Leo Varadkar warns global leaders against agreements with a UK Government 'that doesn’t necessarily keep its word'

Tánaiste Leo Varadkar. Picture by Brian Lawless/PA Wire
Tánaiste Leo Varadkar. Picture by Brian Lawless/PA Wire

Tánaiste Leo Varadkar has warned political leaders not to enter any agreements with the British Government until they are confident it will keep its promises.

Leo Varadkar was speaking after Dominic Cummings indicated the British Government never planned to stick to the Brexit deal.

Boris Johnson’s former adviser claimed the UK Government always intended to “ditch” the Northern Ireland Protocol.

Mr Cummings said in a series of tweets that he had planned to get the prime minister to “ditch the bits we didn’t like” after beating Labour in the 2019 general election.

The Tánaiste told RTÉ Morning Ireland: “I saw those comments; I hope Dominic Cummings is speaking for himself and not for the British Government.

“But those comments are very alarming because that would indicate that this is a government, an administration, that acted in bad faith and that message needs to be heard around the world.

“If the British Government doesn’t honour its agreements, it doesn’t adhere to treaties it signs, that must apply to everyone else too.

“At the moment they’re going around the world, they’re trying to negotiate new trade agreements… Surely the message must go out to all countries around the world that this is a British Government that doesn’t necessarily keep its word and doesn’t necessarily honour the agreements it makes.

“And you shouldn’t make any agreements with them until such time as you’re confident that they keep their promises, and honour things, for example, like the protocol.”

It comes as the EU is set to outline a range of proposals aimed at resolving the political stand-off over the protocol.

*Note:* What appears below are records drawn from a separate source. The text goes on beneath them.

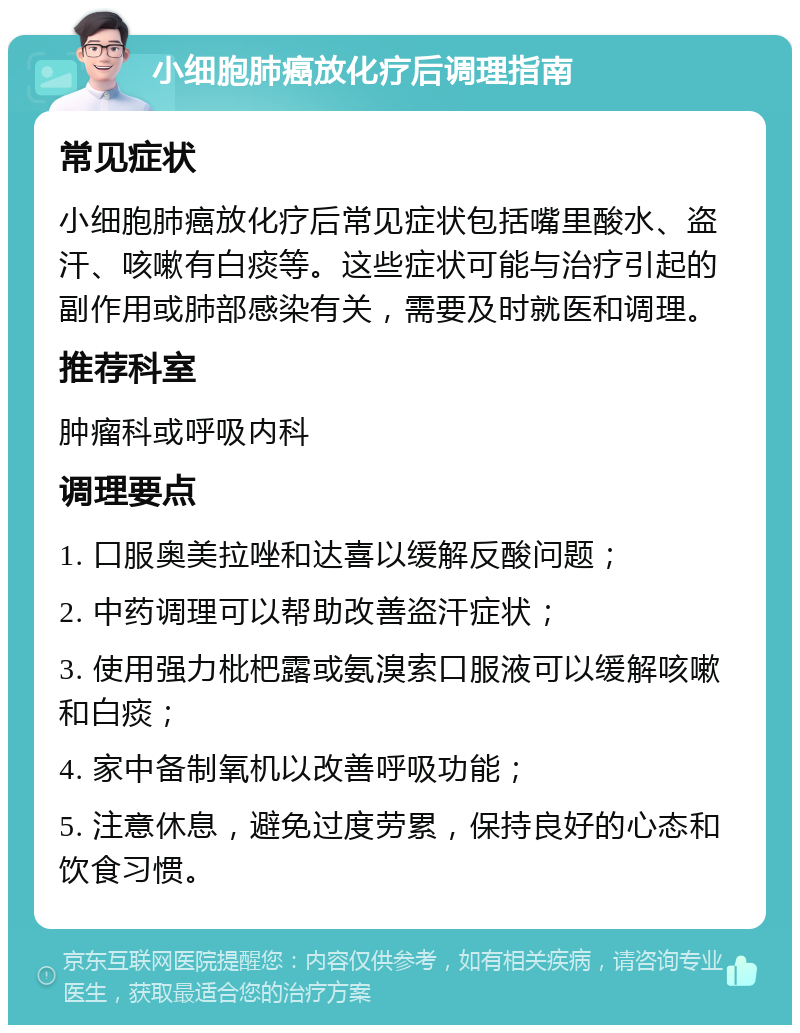 小细胞肺癌放化疗后调理指南 常见症状 小细胞肺癌放化疗后常见症状包括嘴里酸水、盗汗、咳嗽有白痰等。这些症状可能与治疗引起的副作用或肺部感染有关，需要及时就医和调理。 推荐科室 肿瘤科或呼吸内科 调理要点 1. 口服奥美拉唑和达喜以缓解反酸问题； 2. 中药调理可以帮助改善盗汗症状； 3. 使用强力枇杷露或氨溴索口服液可以缓解咳嗽和白痰； 4. 家中备制氧机以改善呼吸功能； 5. 注意休息，避免过度劳累，保持良好的心态和饮食习惯。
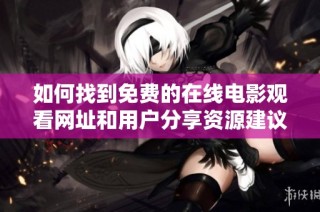 如何找到免费的在线电影观看网址和用户分享资源建议
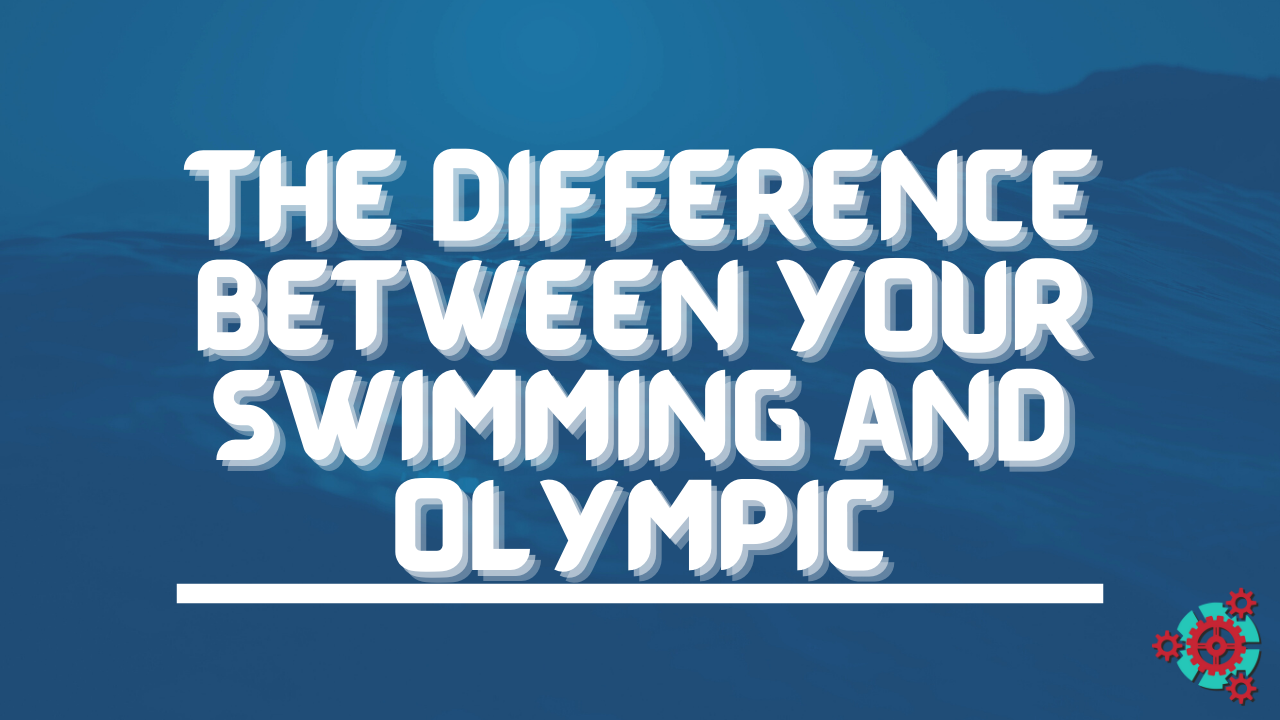 26 - The Difference Between YOUR Swimming and Olympic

European Commission vice-president Maros Sefcovic has promised the measures will be “very far-reaching” and address issues over the movement of agri-food goods and medicines across the Irish Sea.

The proposals are expected to significantly reduce the number of checks required on goods being shipped into Northern Ireland from the rest of the UK.

Irish Foreign Affairs Minister Simon Coveney said the EU has listened to Northern Ireland and will announce “far-reaching proposals” to respond to “very real concerns” about the protocol.

He tweeted: “I hope today can be a day to improve relations with NI business and Unionist community in particular. EU making a big effort here.”